Excerpt:
========================================
Part 5: Building AI Agents

Lab guide: labs/part5-single-agents.md

What is an AI agent (vs. a raw LLM call)
The ChatAgent pattern and the Microsoft Agent Framework
System instructions, personas, and multi-turn conversations
Structured output (JSON) from agents

Code samples:

Language	File	Description
Python	`python/foundry-local-with-agf.py`	Single agent with Agent Framework
C#	`csharp/SingleAgent.cs`	Single agent (ChatAgent pattern)
JavaScript	`javascript/foundry-local-with-agent.mjs`	Single agent (ChatAgent pattern)
========================================
Data supplied:
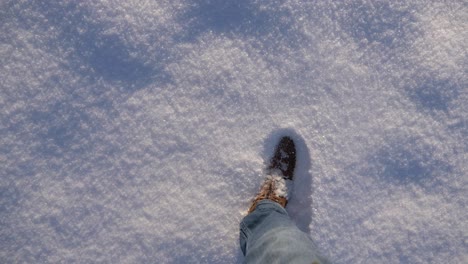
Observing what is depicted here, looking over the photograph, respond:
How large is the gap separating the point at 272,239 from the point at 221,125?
1.40 feet

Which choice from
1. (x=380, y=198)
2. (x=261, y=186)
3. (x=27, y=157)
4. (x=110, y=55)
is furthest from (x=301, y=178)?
(x=27, y=157)

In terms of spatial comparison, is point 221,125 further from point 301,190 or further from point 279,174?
point 301,190

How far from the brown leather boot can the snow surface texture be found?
========================================
What the task requires:
Answer these questions about the text on building AI agents:
1. Which file is named as the lab guide?
2. In what format does the text say agents can give structured output?
3. Which file holds the C# code sample?

Output below:
1. labs/part5-single-agents.md
2. JSON
3. csharp/SingleAgent.cs